Edit: For having real-time drawing, started using lwjgl which is base of jmonkeyengine and jocl in an "interoperability" between opengl and opencl, now can calculate and draw 100k particles real-time. Maybe mantle version of jmonkey engine can cure this drawcall overhead problem.
For several days, I have been learning jMonkey engine(ver:3.0) in Eclipse(java 64 bit) and trying how to optimize a scene with using GeometryBatchFactory.optimize(rootNode); command.
Without optimization(with capability of changing spheres positions):
Okay, only 1-fps is originated from both pci-express bandwidth+jvm overhead.
With optimization(without capability to change positions of spheres):
Now it is 29 fps even with increased triangle number.
Java3D had a setCapability() method which makes a scene object be able to be read/written even in an optimized form. jMonkey engine 3.0 must be capable of this subject but I couldn't find any trace of it(searched tutorials and examples, failed).

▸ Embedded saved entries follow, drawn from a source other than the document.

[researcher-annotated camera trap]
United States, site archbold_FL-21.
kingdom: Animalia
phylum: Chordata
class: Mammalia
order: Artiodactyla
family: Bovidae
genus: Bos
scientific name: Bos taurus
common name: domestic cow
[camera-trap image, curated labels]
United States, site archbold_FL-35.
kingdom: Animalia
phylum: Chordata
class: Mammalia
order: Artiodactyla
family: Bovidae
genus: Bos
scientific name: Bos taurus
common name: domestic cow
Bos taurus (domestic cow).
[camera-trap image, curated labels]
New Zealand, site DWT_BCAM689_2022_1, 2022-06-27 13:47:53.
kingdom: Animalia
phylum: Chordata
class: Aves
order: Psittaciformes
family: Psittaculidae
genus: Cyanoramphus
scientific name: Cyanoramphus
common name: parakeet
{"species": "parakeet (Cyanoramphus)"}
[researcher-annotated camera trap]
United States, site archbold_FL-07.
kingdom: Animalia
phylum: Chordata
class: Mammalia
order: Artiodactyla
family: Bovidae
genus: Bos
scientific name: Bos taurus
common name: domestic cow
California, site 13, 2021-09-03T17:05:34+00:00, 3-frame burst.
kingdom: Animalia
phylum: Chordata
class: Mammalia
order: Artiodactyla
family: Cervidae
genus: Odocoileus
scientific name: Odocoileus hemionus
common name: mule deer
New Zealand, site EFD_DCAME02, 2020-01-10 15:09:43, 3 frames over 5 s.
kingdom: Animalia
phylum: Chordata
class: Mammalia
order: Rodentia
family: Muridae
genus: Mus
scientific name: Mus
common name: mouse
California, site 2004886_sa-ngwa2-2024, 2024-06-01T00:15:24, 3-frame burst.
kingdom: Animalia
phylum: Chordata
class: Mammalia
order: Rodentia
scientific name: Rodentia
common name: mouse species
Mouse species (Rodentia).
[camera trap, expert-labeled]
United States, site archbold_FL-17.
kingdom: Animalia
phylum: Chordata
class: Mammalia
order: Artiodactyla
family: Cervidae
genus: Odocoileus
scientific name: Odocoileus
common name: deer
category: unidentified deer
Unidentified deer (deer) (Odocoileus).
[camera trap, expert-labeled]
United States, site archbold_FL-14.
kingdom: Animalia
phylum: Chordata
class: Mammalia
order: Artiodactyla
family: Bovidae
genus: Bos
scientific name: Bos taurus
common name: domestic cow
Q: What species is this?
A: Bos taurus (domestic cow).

Question: How can I set read/write position/rotation/scale capabilities of optimized nodes of a scene in jMonkey 3.0? If you cannot give an answer to first question, can you tell me why triangle numbers increase when I use optimization command? Do I have to create a new method to access the graphics card and change the variables myself(jogl maybe?)?
Scene information: 16k particles(spheres of 16x16 res) + 1 point light(and its 4096 resolutioned shadow).
I'm sure we can send several thousands of float numbers in a millisecond through pci-express with ease.
Additional info: I'm using Aparapi-kernels to update particle
positions which takes 10 milliseconds(16k * 16k interactions to
calculate forces).(does not change anything in optimized mode :( )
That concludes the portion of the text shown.